Brüssel/Berlin. Gegen ihren Willen werden Menschen zur Prostitution gezwungen - auch in Europa. Helfen sollte eigentlich ein EU-Gesetz aus dem Jahr 2011. Doch die Staaten sind mit der Umsetzung im Verzug. Auch Deutschland hinkt hinterher. EU-Innenkommissarin Cecilia Malmström nimmt die trödelnden Mitgliedstaaten in die Pflicht.

Europa kommt im Kampf gegen den Menschenhandel nicht voran. Die Zahl der Opfer von Zwangsprostitution, unfreiwilliger Arbeit oder Organhandel ist in den vergangenen Jahren gestiegen. Das geht aus einer Studie hervor, die von der Brüsseler EU-Kommission am Montag vorgestellt wurde. "Wir wissen leider heute sicher, dass sich die Lage beim Menschenhandel in Europa verschlechtert hat", erklärte EU-Innenkommissarin Cecilia Malmström.

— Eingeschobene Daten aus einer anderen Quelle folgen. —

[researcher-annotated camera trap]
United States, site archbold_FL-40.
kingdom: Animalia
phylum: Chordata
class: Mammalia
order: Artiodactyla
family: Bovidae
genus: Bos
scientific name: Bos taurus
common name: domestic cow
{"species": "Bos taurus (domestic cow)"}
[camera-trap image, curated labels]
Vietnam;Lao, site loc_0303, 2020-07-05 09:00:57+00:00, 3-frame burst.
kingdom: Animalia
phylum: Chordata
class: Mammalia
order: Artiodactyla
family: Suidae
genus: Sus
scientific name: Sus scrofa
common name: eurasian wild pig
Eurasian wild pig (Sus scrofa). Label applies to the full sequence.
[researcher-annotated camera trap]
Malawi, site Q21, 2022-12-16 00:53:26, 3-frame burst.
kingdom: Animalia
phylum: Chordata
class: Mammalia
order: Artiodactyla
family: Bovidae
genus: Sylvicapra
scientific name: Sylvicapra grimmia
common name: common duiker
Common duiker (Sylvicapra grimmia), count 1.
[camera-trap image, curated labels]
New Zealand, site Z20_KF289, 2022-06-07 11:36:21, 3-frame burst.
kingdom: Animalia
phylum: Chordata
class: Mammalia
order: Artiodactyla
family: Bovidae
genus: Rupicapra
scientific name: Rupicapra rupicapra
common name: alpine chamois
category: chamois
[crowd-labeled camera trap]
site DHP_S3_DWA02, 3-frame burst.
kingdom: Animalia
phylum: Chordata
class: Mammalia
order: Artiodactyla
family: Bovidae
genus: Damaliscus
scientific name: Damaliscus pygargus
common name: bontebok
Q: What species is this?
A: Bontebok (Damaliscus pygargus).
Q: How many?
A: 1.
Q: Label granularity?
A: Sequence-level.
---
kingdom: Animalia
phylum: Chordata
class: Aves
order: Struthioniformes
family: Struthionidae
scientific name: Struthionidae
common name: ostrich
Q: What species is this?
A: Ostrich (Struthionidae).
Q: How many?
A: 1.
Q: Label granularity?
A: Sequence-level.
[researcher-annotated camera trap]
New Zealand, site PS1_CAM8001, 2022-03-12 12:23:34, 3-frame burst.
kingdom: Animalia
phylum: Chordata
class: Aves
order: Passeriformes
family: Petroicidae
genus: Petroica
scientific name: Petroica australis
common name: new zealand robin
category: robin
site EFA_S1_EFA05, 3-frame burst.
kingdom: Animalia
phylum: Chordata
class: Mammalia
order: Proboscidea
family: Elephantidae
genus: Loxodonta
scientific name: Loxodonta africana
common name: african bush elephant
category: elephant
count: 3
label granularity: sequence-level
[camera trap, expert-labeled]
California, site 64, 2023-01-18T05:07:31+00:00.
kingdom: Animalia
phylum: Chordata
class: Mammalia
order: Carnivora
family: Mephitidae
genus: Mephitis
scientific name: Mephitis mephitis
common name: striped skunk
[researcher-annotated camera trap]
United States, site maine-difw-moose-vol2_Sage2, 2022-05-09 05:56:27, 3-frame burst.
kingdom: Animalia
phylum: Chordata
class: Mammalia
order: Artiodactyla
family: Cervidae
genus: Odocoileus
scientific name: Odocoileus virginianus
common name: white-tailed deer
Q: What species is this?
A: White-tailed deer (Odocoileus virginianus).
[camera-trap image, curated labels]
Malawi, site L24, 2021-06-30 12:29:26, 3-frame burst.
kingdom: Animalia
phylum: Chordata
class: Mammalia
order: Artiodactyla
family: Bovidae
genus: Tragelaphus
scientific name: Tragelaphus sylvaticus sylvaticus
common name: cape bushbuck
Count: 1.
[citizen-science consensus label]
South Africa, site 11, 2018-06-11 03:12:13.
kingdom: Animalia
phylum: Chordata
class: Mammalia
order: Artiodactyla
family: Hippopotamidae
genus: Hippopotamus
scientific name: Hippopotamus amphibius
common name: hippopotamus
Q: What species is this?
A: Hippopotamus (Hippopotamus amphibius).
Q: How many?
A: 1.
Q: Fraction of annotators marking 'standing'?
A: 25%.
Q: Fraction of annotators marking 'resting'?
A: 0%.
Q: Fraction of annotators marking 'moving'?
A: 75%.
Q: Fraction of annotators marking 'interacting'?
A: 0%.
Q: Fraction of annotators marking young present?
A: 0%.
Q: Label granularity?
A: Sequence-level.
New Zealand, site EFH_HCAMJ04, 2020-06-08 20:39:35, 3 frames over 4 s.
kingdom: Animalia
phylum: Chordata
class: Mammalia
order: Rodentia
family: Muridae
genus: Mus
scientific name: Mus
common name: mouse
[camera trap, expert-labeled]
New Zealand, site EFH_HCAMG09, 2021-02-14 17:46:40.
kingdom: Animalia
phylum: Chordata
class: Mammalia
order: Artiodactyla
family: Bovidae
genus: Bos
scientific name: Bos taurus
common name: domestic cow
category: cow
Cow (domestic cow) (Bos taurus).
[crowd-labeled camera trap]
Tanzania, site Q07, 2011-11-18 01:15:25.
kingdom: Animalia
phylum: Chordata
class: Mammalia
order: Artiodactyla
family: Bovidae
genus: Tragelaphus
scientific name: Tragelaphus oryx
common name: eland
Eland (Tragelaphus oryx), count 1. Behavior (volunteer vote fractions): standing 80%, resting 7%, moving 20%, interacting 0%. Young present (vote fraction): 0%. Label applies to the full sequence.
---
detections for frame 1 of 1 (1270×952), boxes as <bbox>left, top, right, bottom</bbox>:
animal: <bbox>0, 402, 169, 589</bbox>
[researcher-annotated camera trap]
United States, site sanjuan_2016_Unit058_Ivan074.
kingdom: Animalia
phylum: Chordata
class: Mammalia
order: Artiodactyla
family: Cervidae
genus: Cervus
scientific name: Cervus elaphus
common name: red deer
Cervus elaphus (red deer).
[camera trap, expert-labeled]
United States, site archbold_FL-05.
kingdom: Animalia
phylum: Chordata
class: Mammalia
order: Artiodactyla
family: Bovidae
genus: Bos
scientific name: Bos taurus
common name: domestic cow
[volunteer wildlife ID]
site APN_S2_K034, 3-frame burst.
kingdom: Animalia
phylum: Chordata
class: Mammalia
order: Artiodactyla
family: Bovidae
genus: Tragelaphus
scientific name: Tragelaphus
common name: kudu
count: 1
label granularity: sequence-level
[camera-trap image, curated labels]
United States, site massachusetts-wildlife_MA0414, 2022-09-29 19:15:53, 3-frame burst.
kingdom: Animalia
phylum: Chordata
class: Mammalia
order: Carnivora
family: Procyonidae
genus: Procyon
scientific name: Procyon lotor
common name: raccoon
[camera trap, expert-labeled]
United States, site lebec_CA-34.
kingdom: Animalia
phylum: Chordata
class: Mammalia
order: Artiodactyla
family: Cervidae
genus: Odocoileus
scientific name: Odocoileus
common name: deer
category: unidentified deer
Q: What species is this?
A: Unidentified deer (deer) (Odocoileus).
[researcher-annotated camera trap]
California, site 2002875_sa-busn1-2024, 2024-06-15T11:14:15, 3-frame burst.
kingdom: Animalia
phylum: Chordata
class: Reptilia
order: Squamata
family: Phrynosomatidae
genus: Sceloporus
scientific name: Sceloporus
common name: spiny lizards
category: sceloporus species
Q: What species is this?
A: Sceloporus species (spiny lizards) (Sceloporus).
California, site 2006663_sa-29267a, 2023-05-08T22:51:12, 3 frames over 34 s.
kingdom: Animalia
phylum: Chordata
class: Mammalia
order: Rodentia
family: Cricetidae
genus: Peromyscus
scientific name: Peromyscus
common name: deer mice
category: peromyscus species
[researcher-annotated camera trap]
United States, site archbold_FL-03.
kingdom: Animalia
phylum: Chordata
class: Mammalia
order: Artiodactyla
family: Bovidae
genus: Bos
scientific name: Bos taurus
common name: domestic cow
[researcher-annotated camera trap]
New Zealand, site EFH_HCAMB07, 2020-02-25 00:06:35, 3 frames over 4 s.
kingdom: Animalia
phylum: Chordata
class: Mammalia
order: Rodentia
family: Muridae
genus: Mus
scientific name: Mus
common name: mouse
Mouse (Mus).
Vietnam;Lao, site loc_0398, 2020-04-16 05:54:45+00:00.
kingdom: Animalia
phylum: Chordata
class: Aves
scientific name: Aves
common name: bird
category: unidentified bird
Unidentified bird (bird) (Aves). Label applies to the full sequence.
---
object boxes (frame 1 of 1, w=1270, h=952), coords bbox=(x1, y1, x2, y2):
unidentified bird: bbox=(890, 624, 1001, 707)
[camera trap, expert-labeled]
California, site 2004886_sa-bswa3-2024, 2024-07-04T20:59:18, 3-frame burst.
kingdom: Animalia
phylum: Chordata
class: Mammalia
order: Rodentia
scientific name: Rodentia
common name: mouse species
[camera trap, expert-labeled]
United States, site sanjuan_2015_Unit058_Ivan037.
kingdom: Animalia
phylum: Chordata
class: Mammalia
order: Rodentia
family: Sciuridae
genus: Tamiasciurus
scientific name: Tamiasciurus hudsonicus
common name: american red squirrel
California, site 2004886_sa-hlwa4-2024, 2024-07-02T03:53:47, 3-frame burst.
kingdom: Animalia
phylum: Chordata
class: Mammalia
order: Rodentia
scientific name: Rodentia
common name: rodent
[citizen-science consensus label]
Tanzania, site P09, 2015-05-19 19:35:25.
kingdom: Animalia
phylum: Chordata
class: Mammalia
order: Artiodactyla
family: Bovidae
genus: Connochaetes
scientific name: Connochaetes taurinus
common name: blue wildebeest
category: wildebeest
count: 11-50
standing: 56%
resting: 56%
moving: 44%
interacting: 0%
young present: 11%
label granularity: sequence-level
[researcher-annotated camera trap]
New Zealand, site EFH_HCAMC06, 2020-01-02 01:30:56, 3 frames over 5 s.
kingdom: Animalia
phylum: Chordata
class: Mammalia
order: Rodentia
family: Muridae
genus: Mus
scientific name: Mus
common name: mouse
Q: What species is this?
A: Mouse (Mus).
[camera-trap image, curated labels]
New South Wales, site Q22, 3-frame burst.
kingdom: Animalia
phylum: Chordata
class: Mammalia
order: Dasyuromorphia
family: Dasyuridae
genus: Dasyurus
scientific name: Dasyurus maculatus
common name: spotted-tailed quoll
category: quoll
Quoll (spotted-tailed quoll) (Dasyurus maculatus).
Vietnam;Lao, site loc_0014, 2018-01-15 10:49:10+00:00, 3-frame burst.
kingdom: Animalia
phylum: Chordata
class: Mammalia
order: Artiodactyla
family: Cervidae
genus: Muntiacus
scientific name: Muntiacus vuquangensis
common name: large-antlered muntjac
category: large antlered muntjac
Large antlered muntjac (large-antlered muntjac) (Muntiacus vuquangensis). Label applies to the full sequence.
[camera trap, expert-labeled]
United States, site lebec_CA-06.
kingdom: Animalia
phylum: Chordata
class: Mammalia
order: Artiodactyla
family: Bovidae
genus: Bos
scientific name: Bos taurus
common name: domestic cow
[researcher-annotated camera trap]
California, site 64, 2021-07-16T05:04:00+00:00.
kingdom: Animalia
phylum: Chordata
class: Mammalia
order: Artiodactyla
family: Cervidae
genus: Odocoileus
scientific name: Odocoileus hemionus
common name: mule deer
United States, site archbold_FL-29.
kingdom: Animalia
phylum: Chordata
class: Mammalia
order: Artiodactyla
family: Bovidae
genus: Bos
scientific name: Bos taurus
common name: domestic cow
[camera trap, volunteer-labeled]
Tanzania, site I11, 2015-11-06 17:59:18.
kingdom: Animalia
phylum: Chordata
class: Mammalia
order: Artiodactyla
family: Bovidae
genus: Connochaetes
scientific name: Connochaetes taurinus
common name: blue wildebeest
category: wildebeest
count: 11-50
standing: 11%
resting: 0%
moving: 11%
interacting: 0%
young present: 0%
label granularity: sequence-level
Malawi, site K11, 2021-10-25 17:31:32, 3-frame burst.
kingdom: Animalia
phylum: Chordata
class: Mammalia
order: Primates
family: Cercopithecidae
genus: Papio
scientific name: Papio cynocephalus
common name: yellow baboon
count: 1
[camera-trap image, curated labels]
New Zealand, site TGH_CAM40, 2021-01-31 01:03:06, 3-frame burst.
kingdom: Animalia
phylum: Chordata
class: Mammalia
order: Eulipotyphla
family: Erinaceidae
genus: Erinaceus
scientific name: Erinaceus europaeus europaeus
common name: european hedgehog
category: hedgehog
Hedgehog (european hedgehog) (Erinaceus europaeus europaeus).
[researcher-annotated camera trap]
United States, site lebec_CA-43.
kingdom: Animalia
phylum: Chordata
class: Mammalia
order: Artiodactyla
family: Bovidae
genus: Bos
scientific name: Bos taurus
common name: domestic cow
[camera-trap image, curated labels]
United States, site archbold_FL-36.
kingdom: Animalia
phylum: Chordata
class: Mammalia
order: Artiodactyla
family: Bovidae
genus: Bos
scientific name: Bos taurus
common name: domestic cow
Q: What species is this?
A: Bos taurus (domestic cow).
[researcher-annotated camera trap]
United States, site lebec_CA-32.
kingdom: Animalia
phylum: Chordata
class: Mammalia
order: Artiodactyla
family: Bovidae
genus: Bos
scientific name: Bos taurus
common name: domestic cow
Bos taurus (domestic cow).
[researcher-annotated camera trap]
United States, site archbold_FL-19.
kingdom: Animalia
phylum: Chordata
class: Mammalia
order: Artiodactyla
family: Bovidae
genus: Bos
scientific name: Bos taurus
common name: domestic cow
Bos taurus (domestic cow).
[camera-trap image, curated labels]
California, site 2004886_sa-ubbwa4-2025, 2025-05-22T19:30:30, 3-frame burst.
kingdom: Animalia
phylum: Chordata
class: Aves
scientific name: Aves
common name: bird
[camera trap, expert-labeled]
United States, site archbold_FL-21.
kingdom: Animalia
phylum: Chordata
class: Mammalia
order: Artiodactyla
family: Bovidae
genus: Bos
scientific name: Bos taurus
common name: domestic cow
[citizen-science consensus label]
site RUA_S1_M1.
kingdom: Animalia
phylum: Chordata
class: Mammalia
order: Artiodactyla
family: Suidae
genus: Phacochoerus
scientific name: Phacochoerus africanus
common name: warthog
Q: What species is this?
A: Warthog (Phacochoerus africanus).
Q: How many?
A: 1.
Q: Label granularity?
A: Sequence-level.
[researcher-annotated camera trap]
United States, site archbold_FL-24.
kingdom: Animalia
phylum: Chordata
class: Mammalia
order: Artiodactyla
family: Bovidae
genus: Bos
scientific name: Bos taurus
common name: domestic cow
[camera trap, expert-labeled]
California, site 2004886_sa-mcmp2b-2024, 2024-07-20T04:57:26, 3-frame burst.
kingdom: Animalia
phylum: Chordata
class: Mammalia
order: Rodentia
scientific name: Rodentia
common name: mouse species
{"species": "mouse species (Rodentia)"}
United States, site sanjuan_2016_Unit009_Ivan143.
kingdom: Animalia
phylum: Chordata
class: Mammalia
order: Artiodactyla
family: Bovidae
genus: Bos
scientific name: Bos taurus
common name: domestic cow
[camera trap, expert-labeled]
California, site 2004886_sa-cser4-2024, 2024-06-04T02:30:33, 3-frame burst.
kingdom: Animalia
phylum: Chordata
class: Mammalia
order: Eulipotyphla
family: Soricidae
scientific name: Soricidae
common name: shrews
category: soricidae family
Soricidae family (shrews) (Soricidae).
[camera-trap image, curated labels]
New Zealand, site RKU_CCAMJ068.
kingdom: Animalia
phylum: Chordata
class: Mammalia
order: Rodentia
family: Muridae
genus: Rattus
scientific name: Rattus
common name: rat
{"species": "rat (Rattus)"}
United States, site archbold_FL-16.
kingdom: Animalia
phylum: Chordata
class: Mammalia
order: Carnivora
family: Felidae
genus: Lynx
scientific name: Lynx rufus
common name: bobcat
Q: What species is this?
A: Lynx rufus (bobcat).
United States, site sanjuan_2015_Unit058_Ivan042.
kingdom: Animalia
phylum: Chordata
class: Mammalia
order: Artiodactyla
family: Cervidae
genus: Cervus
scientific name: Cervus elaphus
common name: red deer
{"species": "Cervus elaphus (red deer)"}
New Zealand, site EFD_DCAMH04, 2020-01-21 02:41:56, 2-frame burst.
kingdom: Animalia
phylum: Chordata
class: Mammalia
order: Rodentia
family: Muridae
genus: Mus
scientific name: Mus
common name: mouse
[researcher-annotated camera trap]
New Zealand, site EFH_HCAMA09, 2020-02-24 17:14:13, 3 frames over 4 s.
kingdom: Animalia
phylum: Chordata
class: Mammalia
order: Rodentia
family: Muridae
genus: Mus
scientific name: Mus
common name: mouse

"Mehr als 23 600 Menschen waren im Zeitraum 2008 bis 2010 identifizierte oder vermutete Opfer von Menschenhandel in der EU", sagte Malmström. Die Dunkelziffer dürfe noch höher liegen. "Was wir wissen, ist nur die Spitze des Eisberges."

Deutschland hinkt bei der Umsetzung des EU-Gesetzes hinterher

Die Opferzahlen wuchsen dem Bericht zufolge zwischen 2008 bis 2010 um 18 Prozent. Die Zahl der Verurteilungen ging im gleichen Zeitraum aber um 13 Prozent zurück, auf 1339 Schuldsprüche im Jahr 2010. Zugleich sei es "enttäuschend" (Malmström), dass bisher erst sechs (Tschechien, Lettland, Finnland, Ungarn, Polen und Schweden) der 27 EU-Länder das EU-Gesetz zum Kampf gegen den Menschenhandel vollständig umgesetzt haben. Es sieht eine europaweite Definition des Tatbestands vor sowie eine schärfere Verfolgung der Täter und einen besseren Schutz der Opfer.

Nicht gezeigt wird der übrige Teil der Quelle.